I will give an example: in junior high, my group of friends feverishly passed around a single copy of the trashy 80s novel Scruples. It was full of material that was totally inappropriate for girls of our age and we hid it from our parents. Someone had bought it but it was available at the public library along with lots of other pulpy adult novels.
It probably did us a bit of harm, but two things protected us: we knew it was inappropriate and it was not marketed to us. We knew it was out of line for young teens ( part of its appeal).
The problem with the books you list here is that they are presented to children and teens as fine for them, in fact as designed for them. Mere access is not the real problem. The real problem is the meta - message: this is totally something a child of your age SHOULD be consuming rather than something you have finagled a way to consume as a daring gambit.
The pressure point there is publishers and authors: what the actual eff are you doing? What is the matter with you? I would not involve governments (which is censorship , the real thing) but intense campaigns of public shaming and stigma for publishers and authors of these texts seem to me completely legit.
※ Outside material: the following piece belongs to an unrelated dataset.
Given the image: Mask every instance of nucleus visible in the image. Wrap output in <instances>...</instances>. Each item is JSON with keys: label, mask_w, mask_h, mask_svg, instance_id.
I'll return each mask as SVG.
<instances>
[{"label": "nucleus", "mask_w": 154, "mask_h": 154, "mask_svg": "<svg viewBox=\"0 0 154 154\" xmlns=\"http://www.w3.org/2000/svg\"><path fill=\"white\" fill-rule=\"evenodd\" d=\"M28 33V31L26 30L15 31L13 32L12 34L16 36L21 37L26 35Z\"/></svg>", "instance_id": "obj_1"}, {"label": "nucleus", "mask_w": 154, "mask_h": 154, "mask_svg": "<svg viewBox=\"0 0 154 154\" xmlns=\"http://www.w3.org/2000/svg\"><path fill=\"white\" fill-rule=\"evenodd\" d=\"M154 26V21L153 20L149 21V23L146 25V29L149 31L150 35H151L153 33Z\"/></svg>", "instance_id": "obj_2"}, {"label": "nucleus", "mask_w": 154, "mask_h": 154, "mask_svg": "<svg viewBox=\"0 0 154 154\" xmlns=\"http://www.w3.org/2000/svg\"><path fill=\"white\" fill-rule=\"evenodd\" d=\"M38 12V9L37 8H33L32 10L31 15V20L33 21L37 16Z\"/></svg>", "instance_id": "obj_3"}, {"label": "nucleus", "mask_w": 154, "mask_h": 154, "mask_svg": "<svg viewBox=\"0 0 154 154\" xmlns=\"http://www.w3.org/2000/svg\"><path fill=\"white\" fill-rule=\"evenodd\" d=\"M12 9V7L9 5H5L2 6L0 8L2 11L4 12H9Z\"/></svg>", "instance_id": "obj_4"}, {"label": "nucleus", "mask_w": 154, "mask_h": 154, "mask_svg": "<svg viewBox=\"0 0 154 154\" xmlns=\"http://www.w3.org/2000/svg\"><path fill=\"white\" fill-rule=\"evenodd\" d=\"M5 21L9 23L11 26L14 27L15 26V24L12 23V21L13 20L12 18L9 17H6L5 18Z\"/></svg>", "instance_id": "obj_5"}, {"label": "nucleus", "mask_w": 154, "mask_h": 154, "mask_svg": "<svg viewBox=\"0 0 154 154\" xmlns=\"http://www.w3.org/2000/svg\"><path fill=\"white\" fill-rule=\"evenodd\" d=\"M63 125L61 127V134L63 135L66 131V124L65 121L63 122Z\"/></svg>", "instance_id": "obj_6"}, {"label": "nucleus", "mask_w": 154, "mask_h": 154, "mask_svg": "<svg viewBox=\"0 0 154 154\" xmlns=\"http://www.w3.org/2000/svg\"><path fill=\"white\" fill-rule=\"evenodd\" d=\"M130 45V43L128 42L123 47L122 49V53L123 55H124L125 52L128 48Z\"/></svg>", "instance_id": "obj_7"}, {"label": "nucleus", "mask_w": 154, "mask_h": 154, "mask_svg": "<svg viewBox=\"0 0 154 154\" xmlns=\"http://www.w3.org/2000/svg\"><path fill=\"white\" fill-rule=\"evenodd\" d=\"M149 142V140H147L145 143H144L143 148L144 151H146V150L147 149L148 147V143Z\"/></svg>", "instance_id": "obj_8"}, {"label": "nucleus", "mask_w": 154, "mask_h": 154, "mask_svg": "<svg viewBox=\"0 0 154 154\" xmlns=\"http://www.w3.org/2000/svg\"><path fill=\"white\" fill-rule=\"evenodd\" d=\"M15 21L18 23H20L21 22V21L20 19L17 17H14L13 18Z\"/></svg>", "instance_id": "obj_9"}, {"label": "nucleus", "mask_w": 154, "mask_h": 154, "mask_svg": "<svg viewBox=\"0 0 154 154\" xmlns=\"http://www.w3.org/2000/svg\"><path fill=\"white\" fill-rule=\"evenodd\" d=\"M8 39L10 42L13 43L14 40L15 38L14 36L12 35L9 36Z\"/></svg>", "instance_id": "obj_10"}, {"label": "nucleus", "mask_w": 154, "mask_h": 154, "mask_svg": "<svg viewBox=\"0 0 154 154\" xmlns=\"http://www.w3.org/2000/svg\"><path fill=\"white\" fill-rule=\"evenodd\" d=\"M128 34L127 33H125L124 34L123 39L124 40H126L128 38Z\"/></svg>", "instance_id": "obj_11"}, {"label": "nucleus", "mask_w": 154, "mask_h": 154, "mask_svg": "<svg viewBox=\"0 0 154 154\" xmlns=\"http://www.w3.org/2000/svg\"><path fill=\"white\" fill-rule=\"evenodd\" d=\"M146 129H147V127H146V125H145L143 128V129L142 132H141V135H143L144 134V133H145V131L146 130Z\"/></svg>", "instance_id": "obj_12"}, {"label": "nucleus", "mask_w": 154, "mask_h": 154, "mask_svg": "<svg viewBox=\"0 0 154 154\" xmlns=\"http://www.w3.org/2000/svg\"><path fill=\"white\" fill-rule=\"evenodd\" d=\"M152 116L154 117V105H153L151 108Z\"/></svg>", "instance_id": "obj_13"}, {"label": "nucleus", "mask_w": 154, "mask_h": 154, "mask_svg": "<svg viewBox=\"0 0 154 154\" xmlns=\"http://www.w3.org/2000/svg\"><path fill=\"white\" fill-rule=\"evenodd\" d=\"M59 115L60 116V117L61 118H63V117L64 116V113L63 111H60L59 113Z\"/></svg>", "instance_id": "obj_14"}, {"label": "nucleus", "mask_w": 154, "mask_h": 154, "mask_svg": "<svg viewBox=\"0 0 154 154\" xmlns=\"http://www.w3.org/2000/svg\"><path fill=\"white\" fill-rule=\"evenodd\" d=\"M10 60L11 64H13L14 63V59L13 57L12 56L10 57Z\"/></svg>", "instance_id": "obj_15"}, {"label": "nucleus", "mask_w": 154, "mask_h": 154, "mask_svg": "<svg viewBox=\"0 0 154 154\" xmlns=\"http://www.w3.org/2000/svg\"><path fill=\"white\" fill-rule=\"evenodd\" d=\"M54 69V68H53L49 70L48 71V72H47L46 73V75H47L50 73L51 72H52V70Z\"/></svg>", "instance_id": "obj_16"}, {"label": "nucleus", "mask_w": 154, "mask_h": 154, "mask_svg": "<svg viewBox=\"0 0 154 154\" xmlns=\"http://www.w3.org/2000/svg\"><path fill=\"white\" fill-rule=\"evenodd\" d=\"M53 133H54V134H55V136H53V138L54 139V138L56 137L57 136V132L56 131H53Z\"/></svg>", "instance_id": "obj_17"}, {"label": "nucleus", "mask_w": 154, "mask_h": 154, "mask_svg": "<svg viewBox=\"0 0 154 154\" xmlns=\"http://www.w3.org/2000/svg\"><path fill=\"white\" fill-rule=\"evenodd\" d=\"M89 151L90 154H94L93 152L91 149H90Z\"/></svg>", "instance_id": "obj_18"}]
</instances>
I guess that means there is a kind of cancel culture I like…. So be it.
Good for you Mark to voice the fact that the South Carolina State Library Board press release from the director does not represent the views of the board and was not even run by the entire board. What a shameful act the director did. Perhaps she is still a recovering ex-ALA pundit. I appreciate how you formulate the argument for more oversight of materials in children’s collections given the radicalization of the librarians (and let’s not forget the publishers). This is what happens when there is an extremely low diversity of thought within a profession. It has no awareness of its failures and feverishly defends its actions.